The metal pipe may have a wider end segment (hereinafter "bell") and a narrower end segment (hereinafter "spigot"), such that, when multiple integrated jacking pipes are connected in series, the spigot of one metal pipe penetrates into the bell of another metal pipe. Following the jacking process, every pair of adjacent bell and spigot may be welded, to form a seal. The metal pipe may be formed such that a certain circumferential clearance is maintained between every pair of adjacent bell and spigot. The clearance may prevent, or at least mitigate, any deformity that can result from contact between one metal pipe and another metal pipe during the pipe jacking process, in which, occasionally, two adjacent metal pipes may change their relative posture. In addition, due to accuracy limitations inherent to the manufacturing process of the integrated jacking pipe, the clearance, while slightly varying between different integrated jacking pipes, may still endow the space needed for the aforesaid purpose. The level of clearance may be selected such that it balances between the deformity prevention and the subsequent welding; while the best welding is naturally achieved with near-zero clearance, adequate welding may still be achieved if some clearance exists, such as a clearance of a few millimeters to a few centimeters.

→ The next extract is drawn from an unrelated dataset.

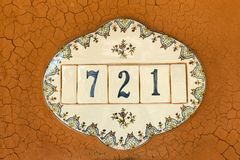 Plate with house number with mud wall. stock image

The concrete jacking envelope, in turn, may include a concrete cylinder which has a narrower end segment (hereinafter "male end segment") on one side, optionally surrounded by a rubber seal, and a circumferential metal collar (hereinafter "female end segment") on the other side. The female end segment may be anchored to the concrete cylinder when the integrated jacking pipe is formed, for example by molding. When multiple integrated jacking pipes are interconnected, the female end segment of one concrete jacking envelope may slide over the male end segment of an adjacent concrete jacking envelope, with the rubber seal interfacing between the two. The rubber seal may prevent unwanted substances, such as underground water or/and a muddy mixture from penetrating the metal pipe.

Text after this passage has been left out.